La governabilità sembra oggi l’obiettivo primario. Una riforma della legge elettorale di per sé basta ad assicurarla? Riguardo alla legge elettorale, su quale soluzione secondo lei è possibile raggiungere un compromesso?
Ho già detto della necessità di non lasciare la riforma elettorale sola. La soluzione che oggi è a portata di un accordo è quella di un sistema elettorale proporzionale ma bipolare. Proporzionale perché permette meglio l’emergere delle forze politiche e le spinge ad aggregarsi attraverso i correttivi “di sproporzionali”. Il Pd era partito da una proposta innovativa, quello che sui giornali era stato definito Vassallum, che teneva insieme elementi dei modelli spagnolo e tedesco.
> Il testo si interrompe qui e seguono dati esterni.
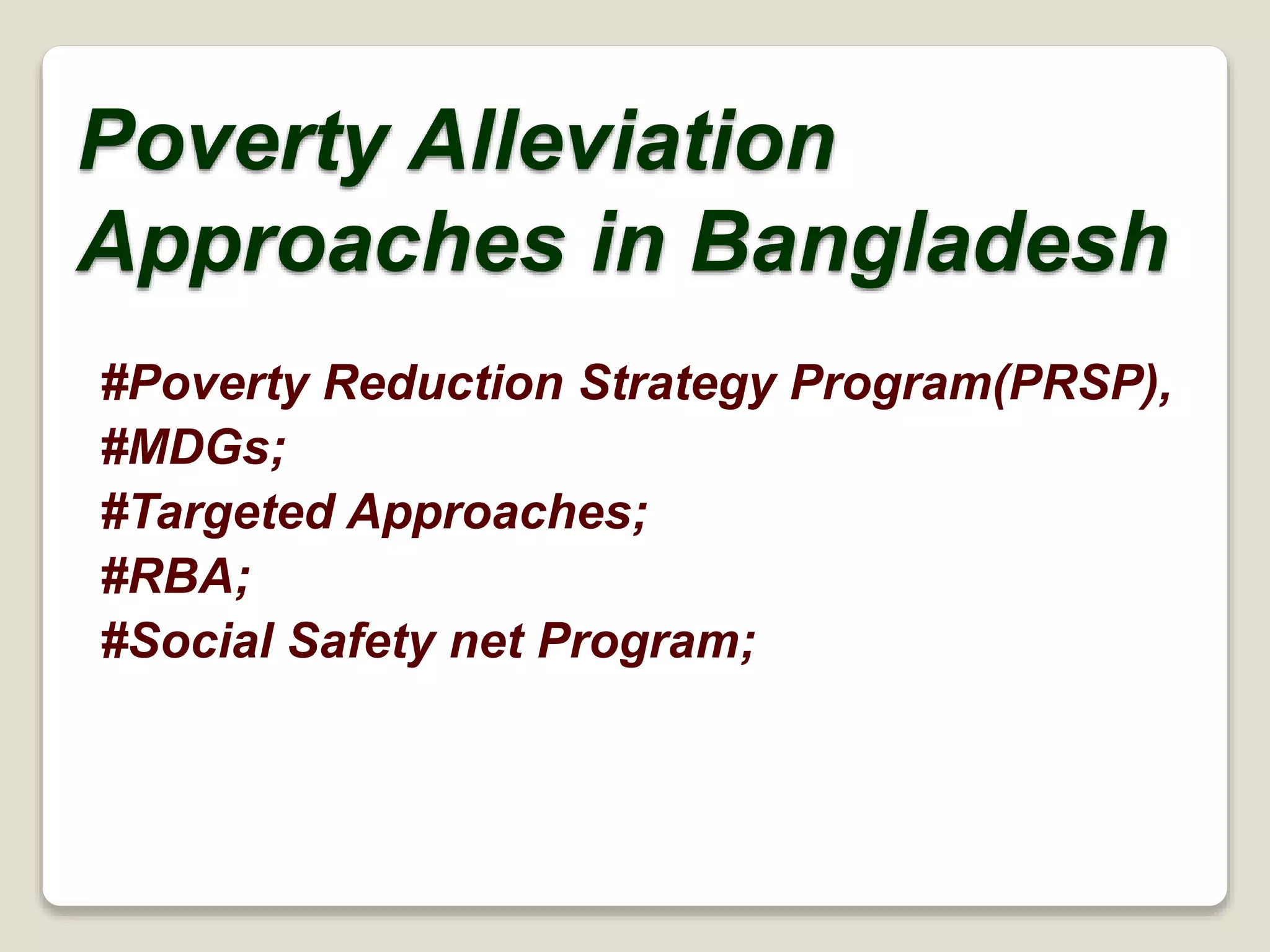 Poverty Alleviation Approaches in Bangladesh

#Poverty Reduction Strategy Program(PRSP),
#MDGs;
#Targeted Approaches;
#RBA;
#Social Safety net Program;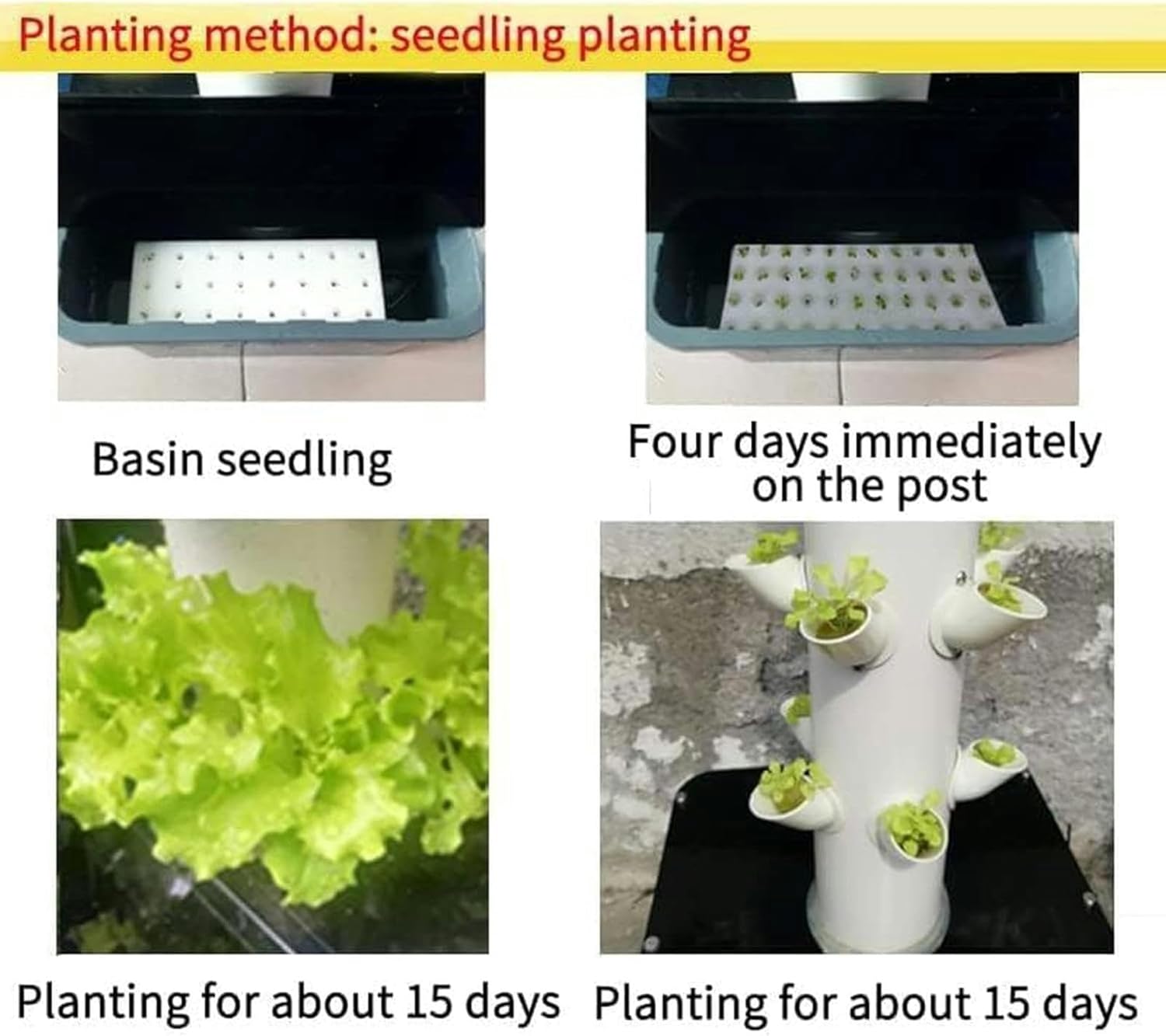 Planting method: seedling planting

Basin seedling

Four days immediately on the post

Planting for about 15 days

Planting for about 15 days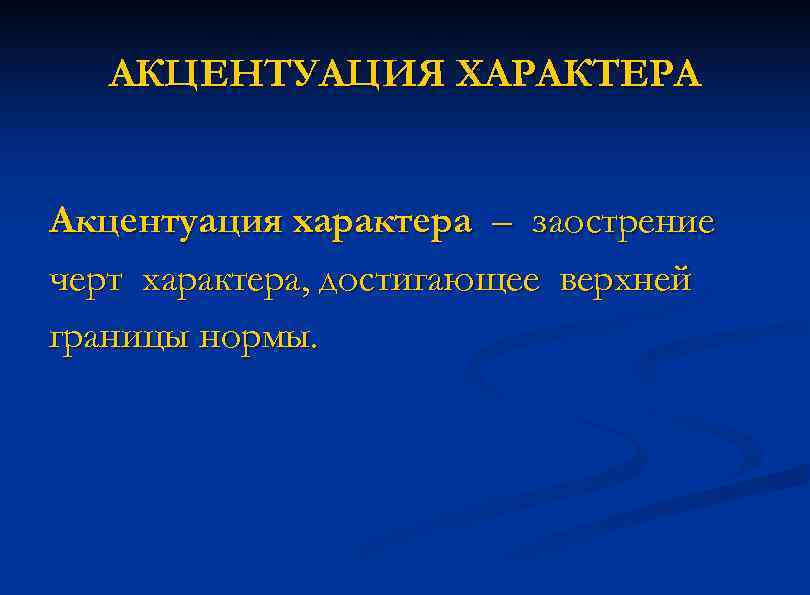 АКЦЕНТУАЦИЯ ХАРАКТЕРА

Акцентуация характера – заострение черт характера, достигающее верхней границы нормы.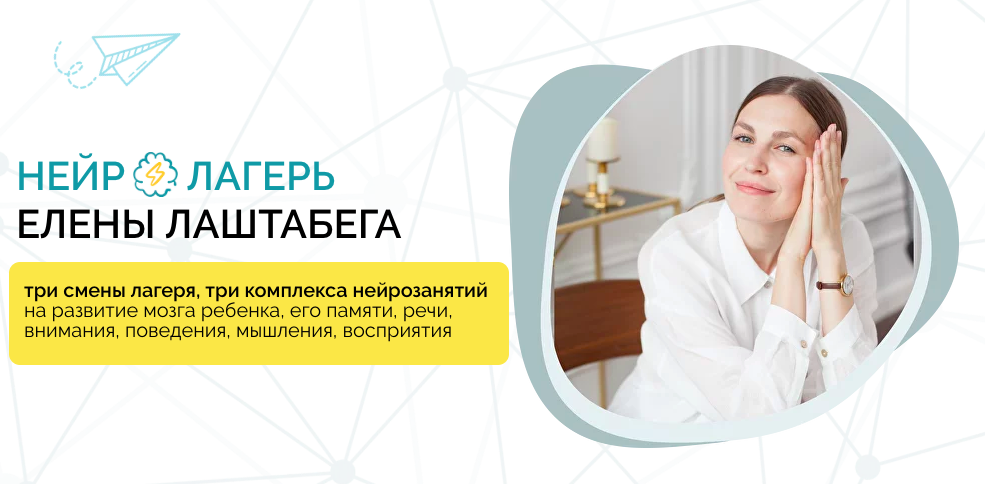 НЕЙР ЛАГЕРЬ
ЕЛЕНЫ ЛАШТАБЕГА

три смены лагеря, три комплекса нейрозанятий на развитие мозга ребенка, его памяти, речи, внимания, поведения, мышления, восприятия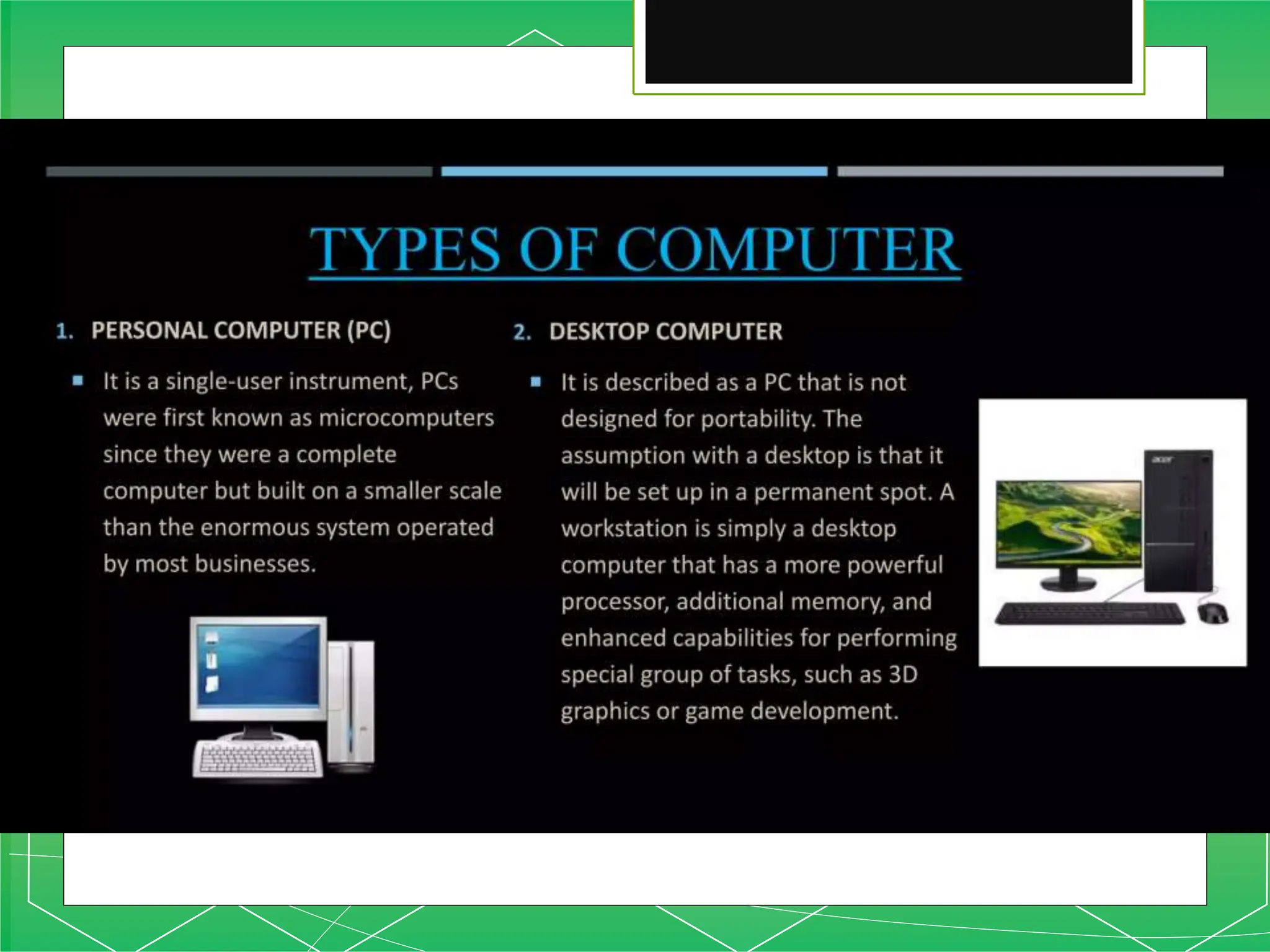 TYPES OF COMPUTER

1. PERSONAL COMPUTER (PC)

▪ It is a single-user instrument, PCs were first known as microcomputers since they were a complete computer but built on a smaller scale than the enormous system operated by most businesses.

2. DESKTOP COMPUTER

▪ It is described as a PC that is not designed for portability. The assumption with a desktop is that it will be set up in a permanent spot. A workstation is simply a desktop computer that has a more powerful processor, additional memory, and enhanced capabilities for performing special group of tasks, such as 3D graphics or game development.

acer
L’accordo che può coinvolgere la stragrande maggioranza delle forze parlamentari, si muove verso gli stessi obiettivi. Io ho parlato di tre possibili meccanismi che, aggiunti ad uno sbarramento del 5 per cento, mirano alla bipolarizzazione: il voto unico, la ripartizione dei seggi per circoscrizioni di ridotte dimensioni e un piccolo premio al maggiore partito. E ho aggiunto che uno o più di questi meccanismi possono ottenere l’obiettivo di una innovazione soddisfacente. Vedremo, proprio in questi giorni, quale sarà la soluzione che il Parlamento saprà indicare.